— PROBLEM STATEMENT —
Repeat, word for word, the passage of the article on the original Twin Peaks that opens with the words containing "Why The Original ‘Twin" and closes with "do is guess.".

— SELECTED EXTRACT —
»»
Why The Original ‘Twin Peaks’ Still Excites Us All These Years Later


Look, I have no idea if the Twin Peaks revival is going to be any good at all. David Lynch has insisted that Showtime keep the new episodes under lock and key; even the Los Angeles premiere on Friday night will be embargoed until after the first two episodes air on Sunday night from 9-11. So all we can do is guess.

The case against it being good: TV reunions are almost always disappointments for any reason beyond nostalgia for the original. All the episodes are being directed by Lynch, who’s barely directed anything this century and is also a much weirder filmmaker than the guy who made the TV show with Mark Frost. Lynch has referred to the new edition as “an 18-hour movie,” which even the makers of the most bloated and saggy Netflix drama might find an excessive, bad idea. And the original badly ran out of steam in its second season, even if some of the fault for that lies on ABC’s insistence that Lynch and Frost solve the mystery of who killed Laura Palmer as soon as possible.

The case for it being good: The original Twin Peaks is one of the greatest TV shows ever made — the first season and the first nine episodes of the second season, in particular — Lynch and Frost are very protective of its legacy, have literally been talking about a new season for years, and would likely not do it if they believed the revival would do whatever damage to the old show’s reputation that the haunted drawer knob or the femme fatale didn’t already.

The odds are heavily in favor of this being a mess, but conventional wisdom has never applied to anything David Lynch has done. I’ll be writing up my thoughts on the premiere late Sunday night (and after that, look for weekly conversations between me and my boss Keith Phipps — who recapped the entire series for The A.V. Club — sometime on the Monday after each new episode), but for now all I can tell you is why the original was so strange, so influential, and so mind-blowingly great that everyone has reassembled 26 years later in the hopes that Lynch and Frost have done it again.

So here’s the essay Matt Zoller Seitz and I wrote about the series for TV (The Book): Two Experts Pick the Greatest American Shows of All Time, where Twin Peaks ranked 24th overall:

Five minutes and fifty-nine seconds. That’s how long it takes for the pilot episode of Twin Peaks to unwrap the plastic sheeting on the corpse of Laura Palmer (Sheryl Lee) and reveal her masklike face. Her hair is plastered back against her scalp and there are gritty flecks of soil on her forehead and cheeks.
««
— SUPPLIED INFORMATION —
»»
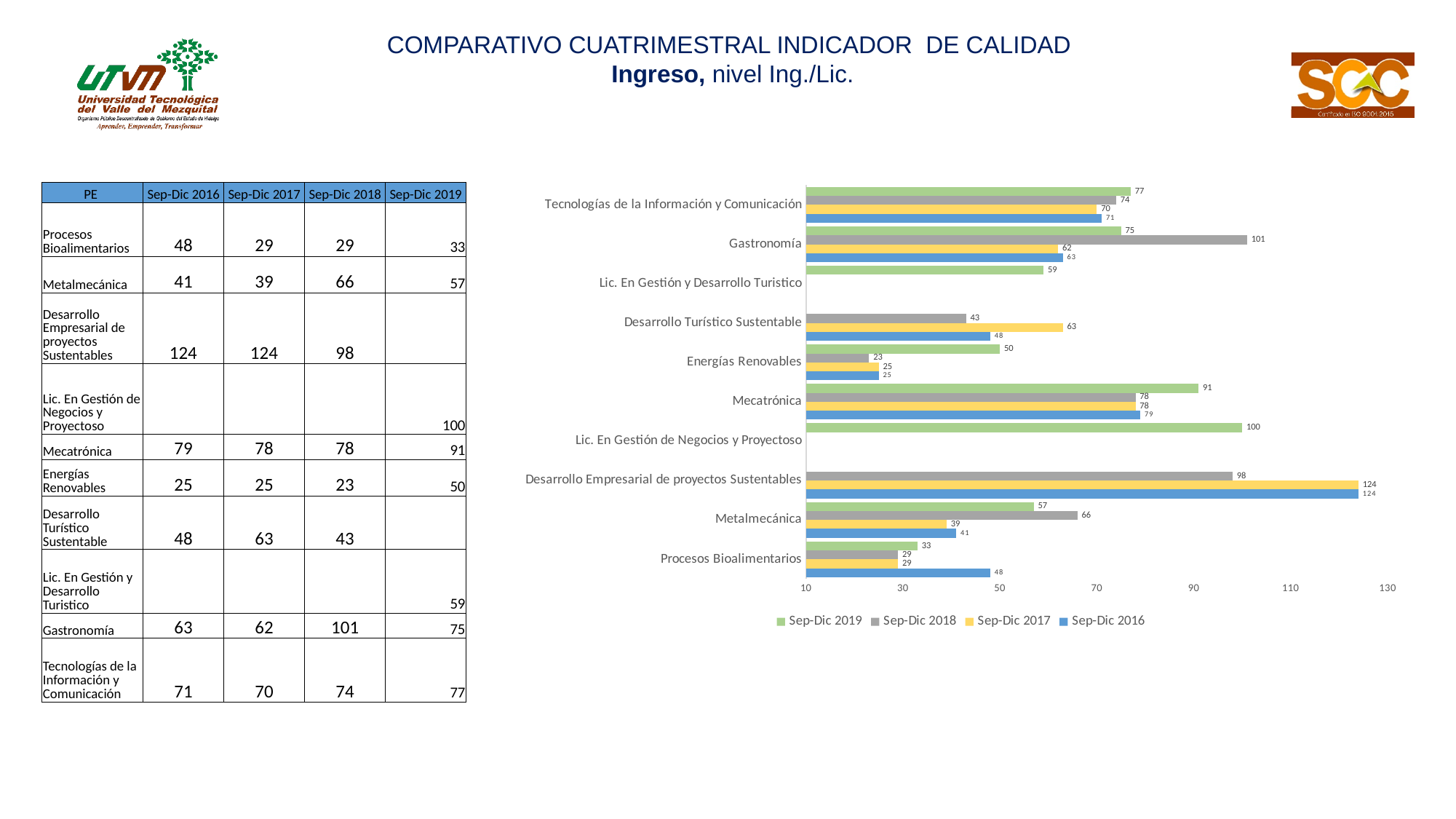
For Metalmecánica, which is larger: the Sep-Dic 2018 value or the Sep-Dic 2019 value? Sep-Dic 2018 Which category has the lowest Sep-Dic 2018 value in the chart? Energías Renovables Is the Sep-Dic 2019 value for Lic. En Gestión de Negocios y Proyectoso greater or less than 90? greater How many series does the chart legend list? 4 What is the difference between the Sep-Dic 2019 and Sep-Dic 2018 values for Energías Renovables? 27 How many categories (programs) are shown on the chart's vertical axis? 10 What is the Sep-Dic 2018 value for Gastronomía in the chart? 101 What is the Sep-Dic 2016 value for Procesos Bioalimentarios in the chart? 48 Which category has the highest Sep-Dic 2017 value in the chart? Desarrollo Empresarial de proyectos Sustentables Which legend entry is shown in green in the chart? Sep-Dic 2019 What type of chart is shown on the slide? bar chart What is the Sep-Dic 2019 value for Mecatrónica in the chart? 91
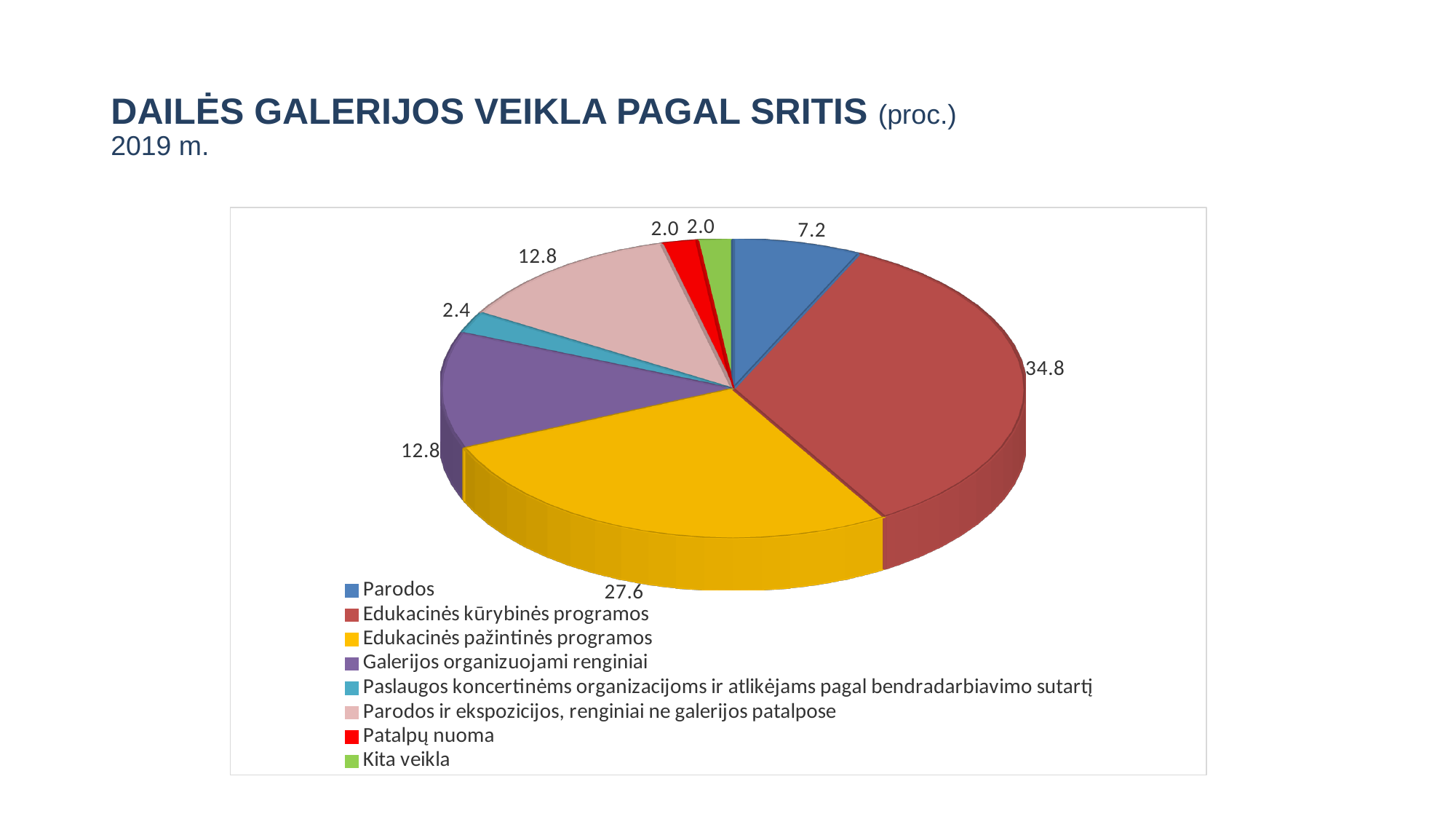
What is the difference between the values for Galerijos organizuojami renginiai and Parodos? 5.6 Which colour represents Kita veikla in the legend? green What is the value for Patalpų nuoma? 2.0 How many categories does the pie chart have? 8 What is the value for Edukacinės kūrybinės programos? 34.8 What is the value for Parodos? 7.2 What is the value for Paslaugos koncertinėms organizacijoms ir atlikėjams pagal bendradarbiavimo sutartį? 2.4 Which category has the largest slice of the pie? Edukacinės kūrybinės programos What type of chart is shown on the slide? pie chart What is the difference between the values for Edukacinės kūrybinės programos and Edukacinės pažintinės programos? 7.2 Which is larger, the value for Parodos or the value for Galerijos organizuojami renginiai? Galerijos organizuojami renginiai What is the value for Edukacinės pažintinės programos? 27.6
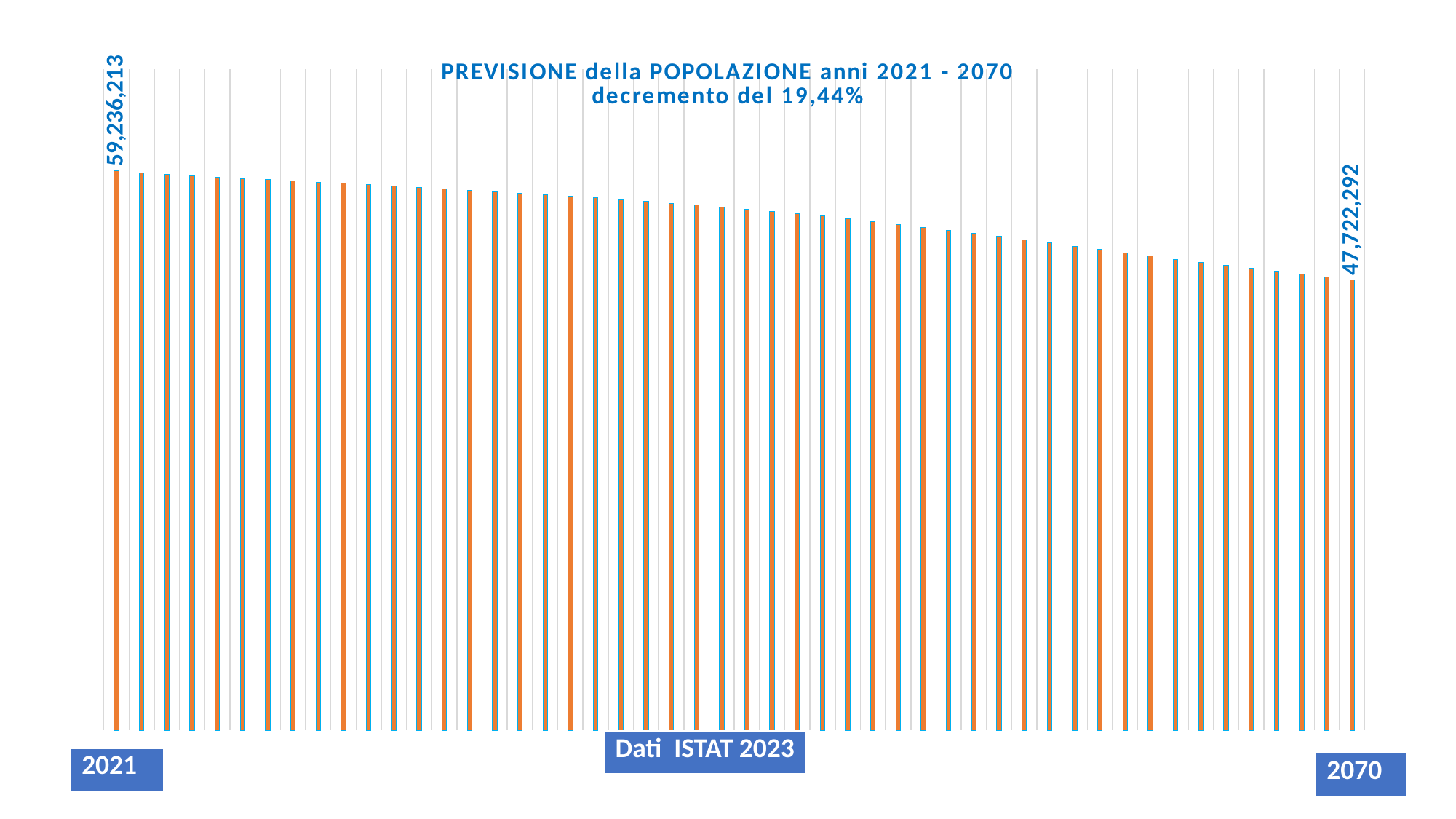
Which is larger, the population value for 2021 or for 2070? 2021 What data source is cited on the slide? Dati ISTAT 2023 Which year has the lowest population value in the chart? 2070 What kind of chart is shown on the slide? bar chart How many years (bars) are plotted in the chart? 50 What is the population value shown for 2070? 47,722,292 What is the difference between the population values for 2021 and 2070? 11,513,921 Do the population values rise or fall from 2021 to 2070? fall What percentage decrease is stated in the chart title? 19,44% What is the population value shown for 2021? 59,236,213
««
— SOLUTION —
Why The Original ‘Twin Peaks’ Still Excites Us All These Years Later


Look, I have no idea if the Twin Peaks revival is going to be any good at all. David Lynch has insisted that Showtime keep the new episodes under lock and key; even the Los Angeles premiere on Friday night will be embargoed until after the first two episodes air on Sunday night from 9-11. So all we can do is guess.